**Exercise brief:** Copy out, word for word, the part of the passage about dissection dreams below, starting with "Natalie burned me" and going on through "scoop her poop?".

**Reading passage:**
Midway through the pelvic appendage muscles I started having dissection dreams. I don't particularly feel like relating them. I think it was at this point I told my friend Natalie how desperately I missed my lobsters. Most of all, my mind was beginning to change. My semantic network was coming unravelled; a new architecture was under rapid construction and the ripples of that were throwing everything else out of balance.
The dreams crept into days, or days into dreams, I'm not sure which. With the midterm approaching, I forced myself into an enhanced assimilation mode, in which I could learn far more rapidly. It's a mental discipline I learned when I was younger, but it's not without a cost: inability to sit still, rapid and aggressive speech, impatience, low tolerance for frustration, and generally turning into a miserable fucking bastard. And the crash, which came shortly after the lab midterm, was worse.
Natalie burned me a mix CD. One of the songs was a perfect narrative for the changes to my own mind. I seem to recall laughing maniacally when I heard it, or maybe crying. Maybe both. I got an 82.5 out of 84 on the lab midterm. Our bonus question from that midterm? "If you chop a cat in half through the stomach, what muscles will you cut?"
I slept for the next 12 hours, cuddling my three pet cats.
Speaking of stomachs, whose turn is it to feed Gizmo and scoop her poop?

**Data shown:**
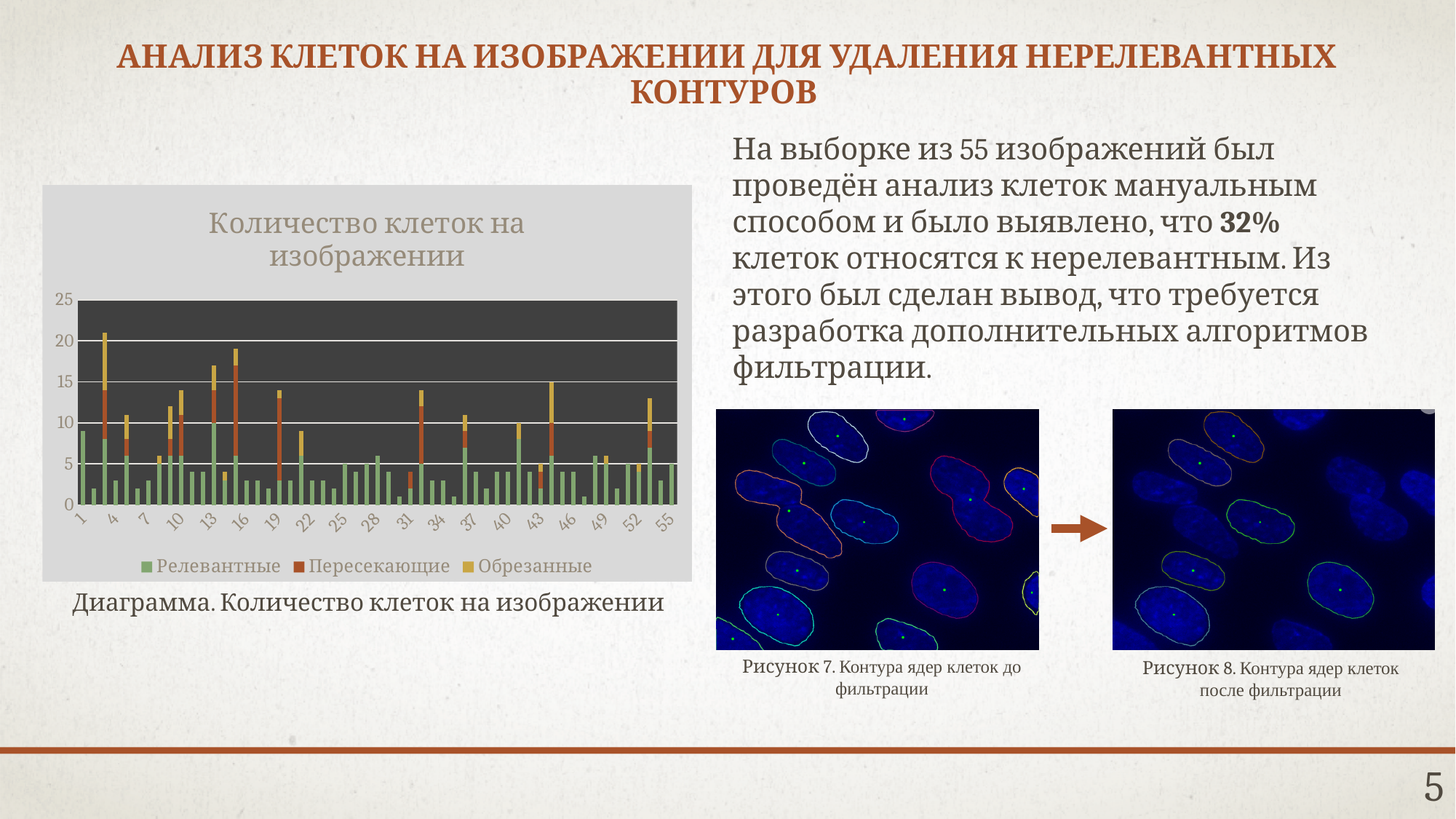
Is the total value of the stacked bar for image 3 greater or less than 20? greater Is the total value of the stacked bar for image 53 greater or less than 10? greater How many series does the legend of the chart list? 3 Which image number has the tallest stacked bar in the chart? 3 Is the total value of the stacked bar for image 15 greater or less than 15? greater What kind of chart is shown on the slide? bar chart Which stacked bar is taller in the chart, the one for image 3 or the one for image 1? image 3 What is the title of the chart? Количество клеток на изображении How many images (categories) are plotted along the x axis of the chart? 55 Which series in the chart is shown in green? Релевантные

**Answer to the problem:**
Natalie burned me a mix CD. One of the songs was a perfect narrative for the changes to my own mind. I seem to recall laughing maniacally when I heard it, or maybe crying. Maybe both. I got an 82.5 out of 84 on the lab midterm. Our bonus question from that midterm? "If you chop a cat in half through the stomach, what muscles will you cut?"
I slept for the next 12 hours, cuddling my three pet cats.
Speaking of stomachs, whose turn is it to feed Gizmo and scoop her poop?